There are times when I become aware of the immensity of creation, and our world. With its hundreds of millions of people each with life experiences and stories; of the thousands and thousands of communities I will never know or visit but which is home and familiar to others. All of this is on a small planet orbiting a relatively small and insignificant star amongst the billions of stars in the universe. At these times I feel small and insignificant – like speck of sand on a miles long beach.
But there are other times such as this morning when I went to see my dentist to get a crown re-cemented. Wearing my clerical collar reminded him I was a parish pastor. He began to tell me (in very general terms) of a conversation this morning with a neighbor of his (of whom he is quite fond) with whom he had spoken this morning and who was in distress because of his wife’s health status. One or two of the details he mentioned matched ones I am quite familiar with from the parish. I asked if he was speaking of a couple from St Paul’s. As it turns out he is one of a group of wonderful neighbors surrounding this older couple from our parish. I was able to let him know of what we are doing in the parish to provide a network of support and that we knew of and appreciated the support the neighbors are providing as well. It was one of those “small world” moments that happen every now and again.
But then which is it – a big world of which we are just a microscopic speck OR a small world in which we have connections and can make a difference. At this point my many years of Anglican theological training can show forth brightly as I make the unequivocally reply to that question – “YES!” It is both.
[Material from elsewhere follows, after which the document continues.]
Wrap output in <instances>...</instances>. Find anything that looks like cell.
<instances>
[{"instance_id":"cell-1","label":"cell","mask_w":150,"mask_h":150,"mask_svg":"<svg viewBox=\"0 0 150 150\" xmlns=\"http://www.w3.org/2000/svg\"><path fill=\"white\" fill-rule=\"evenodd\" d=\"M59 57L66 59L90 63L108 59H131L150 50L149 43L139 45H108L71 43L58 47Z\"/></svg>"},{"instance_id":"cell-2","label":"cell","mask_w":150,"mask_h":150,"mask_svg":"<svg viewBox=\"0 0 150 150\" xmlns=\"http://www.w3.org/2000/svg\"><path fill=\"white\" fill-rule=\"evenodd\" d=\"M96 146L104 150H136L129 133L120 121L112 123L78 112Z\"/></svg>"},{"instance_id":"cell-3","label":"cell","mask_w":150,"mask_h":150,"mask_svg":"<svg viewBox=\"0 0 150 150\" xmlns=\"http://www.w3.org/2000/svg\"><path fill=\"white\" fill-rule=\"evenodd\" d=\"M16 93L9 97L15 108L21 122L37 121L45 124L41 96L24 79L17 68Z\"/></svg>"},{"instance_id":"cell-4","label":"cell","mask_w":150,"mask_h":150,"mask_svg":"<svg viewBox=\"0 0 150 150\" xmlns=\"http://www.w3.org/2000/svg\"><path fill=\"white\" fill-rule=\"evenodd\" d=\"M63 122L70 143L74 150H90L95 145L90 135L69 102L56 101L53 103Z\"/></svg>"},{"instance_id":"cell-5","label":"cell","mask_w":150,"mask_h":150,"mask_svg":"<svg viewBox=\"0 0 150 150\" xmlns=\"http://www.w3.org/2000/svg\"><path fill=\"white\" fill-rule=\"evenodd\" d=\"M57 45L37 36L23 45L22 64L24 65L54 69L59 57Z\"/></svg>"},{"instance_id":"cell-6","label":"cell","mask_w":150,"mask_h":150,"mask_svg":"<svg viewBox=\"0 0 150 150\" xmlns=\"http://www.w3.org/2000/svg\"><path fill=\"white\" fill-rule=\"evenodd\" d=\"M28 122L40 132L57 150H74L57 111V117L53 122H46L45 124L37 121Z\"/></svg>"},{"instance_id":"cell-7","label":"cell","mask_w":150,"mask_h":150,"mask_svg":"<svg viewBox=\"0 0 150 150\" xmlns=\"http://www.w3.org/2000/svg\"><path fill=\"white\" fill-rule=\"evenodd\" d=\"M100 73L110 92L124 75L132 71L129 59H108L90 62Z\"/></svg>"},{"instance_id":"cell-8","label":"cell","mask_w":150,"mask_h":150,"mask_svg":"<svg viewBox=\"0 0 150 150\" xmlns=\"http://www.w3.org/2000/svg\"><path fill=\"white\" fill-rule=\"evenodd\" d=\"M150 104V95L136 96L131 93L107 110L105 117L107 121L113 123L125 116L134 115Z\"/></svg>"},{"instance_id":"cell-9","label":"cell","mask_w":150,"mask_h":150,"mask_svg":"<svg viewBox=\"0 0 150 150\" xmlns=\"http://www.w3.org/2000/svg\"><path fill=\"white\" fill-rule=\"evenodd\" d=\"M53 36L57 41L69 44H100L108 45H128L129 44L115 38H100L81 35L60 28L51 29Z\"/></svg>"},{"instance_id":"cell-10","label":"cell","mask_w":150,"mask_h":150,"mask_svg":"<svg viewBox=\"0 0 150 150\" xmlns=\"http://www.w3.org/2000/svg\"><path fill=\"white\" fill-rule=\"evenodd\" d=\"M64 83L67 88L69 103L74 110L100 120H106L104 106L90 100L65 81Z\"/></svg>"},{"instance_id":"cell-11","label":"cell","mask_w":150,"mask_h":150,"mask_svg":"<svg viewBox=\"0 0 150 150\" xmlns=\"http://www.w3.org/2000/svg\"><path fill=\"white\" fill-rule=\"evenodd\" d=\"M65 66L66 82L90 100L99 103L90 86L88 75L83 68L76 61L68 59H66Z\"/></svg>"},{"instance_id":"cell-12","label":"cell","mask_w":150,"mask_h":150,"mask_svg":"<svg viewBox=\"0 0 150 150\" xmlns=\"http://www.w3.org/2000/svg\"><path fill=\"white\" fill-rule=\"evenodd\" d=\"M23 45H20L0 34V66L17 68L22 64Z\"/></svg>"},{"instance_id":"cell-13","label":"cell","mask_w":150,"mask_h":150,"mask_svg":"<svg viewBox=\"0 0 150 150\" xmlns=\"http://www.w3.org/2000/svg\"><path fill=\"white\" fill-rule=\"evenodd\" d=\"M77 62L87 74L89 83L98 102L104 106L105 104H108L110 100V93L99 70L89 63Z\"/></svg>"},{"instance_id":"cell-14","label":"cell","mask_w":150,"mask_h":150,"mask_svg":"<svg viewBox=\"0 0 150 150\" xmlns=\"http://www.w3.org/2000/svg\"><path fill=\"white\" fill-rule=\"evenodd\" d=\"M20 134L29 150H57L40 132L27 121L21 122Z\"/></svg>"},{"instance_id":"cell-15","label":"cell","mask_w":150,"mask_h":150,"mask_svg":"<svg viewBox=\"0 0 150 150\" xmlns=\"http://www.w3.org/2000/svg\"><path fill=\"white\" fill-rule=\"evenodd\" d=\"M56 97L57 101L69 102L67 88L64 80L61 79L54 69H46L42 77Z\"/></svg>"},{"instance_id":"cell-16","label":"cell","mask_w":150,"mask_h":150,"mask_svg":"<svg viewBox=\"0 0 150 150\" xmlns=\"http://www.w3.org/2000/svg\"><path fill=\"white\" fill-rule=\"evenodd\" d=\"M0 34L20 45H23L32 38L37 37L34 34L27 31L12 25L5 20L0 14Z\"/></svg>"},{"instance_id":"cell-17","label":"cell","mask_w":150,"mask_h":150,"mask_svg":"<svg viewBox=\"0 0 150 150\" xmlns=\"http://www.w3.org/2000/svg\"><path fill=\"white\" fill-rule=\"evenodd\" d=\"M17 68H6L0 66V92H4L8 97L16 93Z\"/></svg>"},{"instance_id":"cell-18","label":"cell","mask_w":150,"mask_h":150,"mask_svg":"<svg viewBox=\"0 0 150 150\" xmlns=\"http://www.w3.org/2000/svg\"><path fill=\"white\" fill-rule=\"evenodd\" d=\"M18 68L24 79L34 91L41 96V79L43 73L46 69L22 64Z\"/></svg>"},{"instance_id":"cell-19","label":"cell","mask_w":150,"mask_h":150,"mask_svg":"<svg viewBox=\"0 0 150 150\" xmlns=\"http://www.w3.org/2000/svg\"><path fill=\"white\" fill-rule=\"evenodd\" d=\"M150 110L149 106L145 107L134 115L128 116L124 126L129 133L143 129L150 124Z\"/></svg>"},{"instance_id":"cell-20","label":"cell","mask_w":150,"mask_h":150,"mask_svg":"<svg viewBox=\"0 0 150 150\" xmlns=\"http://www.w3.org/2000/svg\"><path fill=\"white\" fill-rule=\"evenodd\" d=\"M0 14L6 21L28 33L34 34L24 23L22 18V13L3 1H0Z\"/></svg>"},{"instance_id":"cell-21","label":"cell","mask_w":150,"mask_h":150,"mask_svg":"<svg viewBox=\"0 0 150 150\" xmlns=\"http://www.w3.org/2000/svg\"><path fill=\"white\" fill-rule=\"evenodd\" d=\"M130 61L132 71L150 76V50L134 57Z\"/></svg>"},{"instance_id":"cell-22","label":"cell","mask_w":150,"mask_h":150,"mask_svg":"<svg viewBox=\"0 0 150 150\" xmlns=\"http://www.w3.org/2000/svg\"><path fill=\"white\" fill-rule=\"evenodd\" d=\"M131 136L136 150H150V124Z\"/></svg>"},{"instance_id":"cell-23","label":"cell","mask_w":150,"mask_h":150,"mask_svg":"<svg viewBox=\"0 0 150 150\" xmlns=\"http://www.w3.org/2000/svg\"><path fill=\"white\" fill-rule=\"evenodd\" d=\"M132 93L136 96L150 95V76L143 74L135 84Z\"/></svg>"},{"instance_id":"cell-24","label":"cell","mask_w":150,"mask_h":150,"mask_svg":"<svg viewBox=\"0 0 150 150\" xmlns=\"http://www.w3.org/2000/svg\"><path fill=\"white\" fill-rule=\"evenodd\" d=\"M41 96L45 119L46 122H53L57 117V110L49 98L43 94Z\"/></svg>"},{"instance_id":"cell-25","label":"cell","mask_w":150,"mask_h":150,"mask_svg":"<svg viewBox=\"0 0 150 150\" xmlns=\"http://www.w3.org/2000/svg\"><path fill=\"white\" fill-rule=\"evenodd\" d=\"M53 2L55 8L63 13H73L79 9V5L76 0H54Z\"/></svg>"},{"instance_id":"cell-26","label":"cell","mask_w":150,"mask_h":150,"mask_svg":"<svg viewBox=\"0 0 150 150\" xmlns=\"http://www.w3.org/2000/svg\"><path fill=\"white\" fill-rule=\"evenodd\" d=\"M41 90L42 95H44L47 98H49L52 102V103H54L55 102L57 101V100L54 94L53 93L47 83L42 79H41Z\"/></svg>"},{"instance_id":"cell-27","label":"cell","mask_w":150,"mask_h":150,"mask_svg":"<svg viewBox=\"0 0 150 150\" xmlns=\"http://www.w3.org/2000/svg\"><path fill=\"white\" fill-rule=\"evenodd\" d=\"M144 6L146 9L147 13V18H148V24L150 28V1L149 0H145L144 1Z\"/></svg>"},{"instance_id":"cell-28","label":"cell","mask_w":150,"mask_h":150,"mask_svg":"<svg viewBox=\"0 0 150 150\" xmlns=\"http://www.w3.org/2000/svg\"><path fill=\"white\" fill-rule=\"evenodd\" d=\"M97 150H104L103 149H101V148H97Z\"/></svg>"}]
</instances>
We live in a large world of which we are a small part. We can feel alone and isolated. We can see the macrocosm of eons and glacial periods, of the sweep of history and our few moments on the vast stage of history as a bit player – hardly seen or noticed here in the back row.
Yet we also live in connected communities of people where who we are and what we do matters greatly. We can provide comfort, solace, joy and support for others or receive it for ourselves as is appropriate. We are reminded of the story seen in books and on the internet of the woman walking the beach and every time she found a stranded starfish she flung it back into the ocean. Another person observing her told her “with all of the miles of beach and thousands of starfish doing that really doesn’t make a difference.” Flinging another starfish back into the life-giving water she said simply “it mattered to that one.”
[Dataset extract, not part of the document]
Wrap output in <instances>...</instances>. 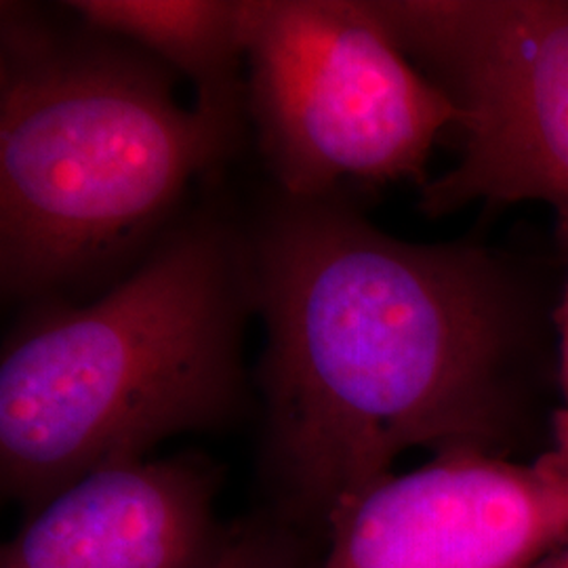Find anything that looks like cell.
I'll return each mask as SVG.
<instances>
[{"instance_id": "cell-1", "label": "cell", "mask_w": 568, "mask_h": 568, "mask_svg": "<svg viewBox=\"0 0 568 568\" xmlns=\"http://www.w3.org/2000/svg\"><path fill=\"white\" fill-rule=\"evenodd\" d=\"M244 224L278 518L325 544L333 516L408 448L501 455L520 326L495 257L394 239L344 192L270 187Z\"/></svg>"}, {"instance_id": "cell-2", "label": "cell", "mask_w": 568, "mask_h": 568, "mask_svg": "<svg viewBox=\"0 0 568 568\" xmlns=\"http://www.w3.org/2000/svg\"><path fill=\"white\" fill-rule=\"evenodd\" d=\"M61 11L0 9V286L11 304L89 302L121 283L251 133L185 108L163 61Z\"/></svg>"}, {"instance_id": "cell-3", "label": "cell", "mask_w": 568, "mask_h": 568, "mask_svg": "<svg viewBox=\"0 0 568 568\" xmlns=\"http://www.w3.org/2000/svg\"><path fill=\"white\" fill-rule=\"evenodd\" d=\"M209 194L100 297L21 305L0 349V490L26 516L95 469L244 413L246 224Z\"/></svg>"}, {"instance_id": "cell-4", "label": "cell", "mask_w": 568, "mask_h": 568, "mask_svg": "<svg viewBox=\"0 0 568 568\" xmlns=\"http://www.w3.org/2000/svg\"><path fill=\"white\" fill-rule=\"evenodd\" d=\"M248 129L272 187L427 182L457 110L366 0H244Z\"/></svg>"}, {"instance_id": "cell-5", "label": "cell", "mask_w": 568, "mask_h": 568, "mask_svg": "<svg viewBox=\"0 0 568 568\" xmlns=\"http://www.w3.org/2000/svg\"><path fill=\"white\" fill-rule=\"evenodd\" d=\"M389 32L457 110L459 161L422 185L429 217L546 203L568 232V0H379Z\"/></svg>"}, {"instance_id": "cell-6", "label": "cell", "mask_w": 568, "mask_h": 568, "mask_svg": "<svg viewBox=\"0 0 568 568\" xmlns=\"http://www.w3.org/2000/svg\"><path fill=\"white\" fill-rule=\"evenodd\" d=\"M567 541V464L450 448L345 504L316 568H537Z\"/></svg>"}, {"instance_id": "cell-7", "label": "cell", "mask_w": 568, "mask_h": 568, "mask_svg": "<svg viewBox=\"0 0 568 568\" xmlns=\"http://www.w3.org/2000/svg\"><path fill=\"white\" fill-rule=\"evenodd\" d=\"M201 455L102 467L26 516L0 568H213L232 537Z\"/></svg>"}, {"instance_id": "cell-8", "label": "cell", "mask_w": 568, "mask_h": 568, "mask_svg": "<svg viewBox=\"0 0 568 568\" xmlns=\"http://www.w3.org/2000/svg\"><path fill=\"white\" fill-rule=\"evenodd\" d=\"M61 7L190 81L199 110L248 124L244 0H70Z\"/></svg>"}, {"instance_id": "cell-9", "label": "cell", "mask_w": 568, "mask_h": 568, "mask_svg": "<svg viewBox=\"0 0 568 568\" xmlns=\"http://www.w3.org/2000/svg\"><path fill=\"white\" fill-rule=\"evenodd\" d=\"M316 541L274 511L232 528L224 556L213 568H316Z\"/></svg>"}, {"instance_id": "cell-10", "label": "cell", "mask_w": 568, "mask_h": 568, "mask_svg": "<svg viewBox=\"0 0 568 568\" xmlns=\"http://www.w3.org/2000/svg\"><path fill=\"white\" fill-rule=\"evenodd\" d=\"M562 244L567 248V267H568V232H560ZM554 325L558 333V356H560V386H562V398L565 405L558 408L556 417H554V445L549 448L551 455H556L562 464L568 466V270L567 283L562 297L556 305L554 312Z\"/></svg>"}, {"instance_id": "cell-11", "label": "cell", "mask_w": 568, "mask_h": 568, "mask_svg": "<svg viewBox=\"0 0 568 568\" xmlns=\"http://www.w3.org/2000/svg\"><path fill=\"white\" fill-rule=\"evenodd\" d=\"M537 568H568V541L556 549L549 558H546Z\"/></svg>"}]
</instances>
That is our situation as well. We live in a big world where we cannot heal all the horrific conditions and hurts we see; nor end the misery and poverty we observe; nor give to every worthy cause or support every effort we see that has merit. We have to make choices. But they are important choices and when we make them in concert with the Gospel we make a difference in the lives of others. We, in whatever way we are able, help another to be immersed in life-giving care and concern. I recall one woman asking me how to live out the baptismal promises of “serving Christ in all persons” There is only one way to do it, I found myself saying, – one person at a time. Make a difference for this one, and then this one and then this one. It doesn’t seem very much on the big world scale but it means everything to those in the small world. Make a difference where you can and when you can and for whom you can – but that moves God’s project to re-make the world as it ought to be one step closer.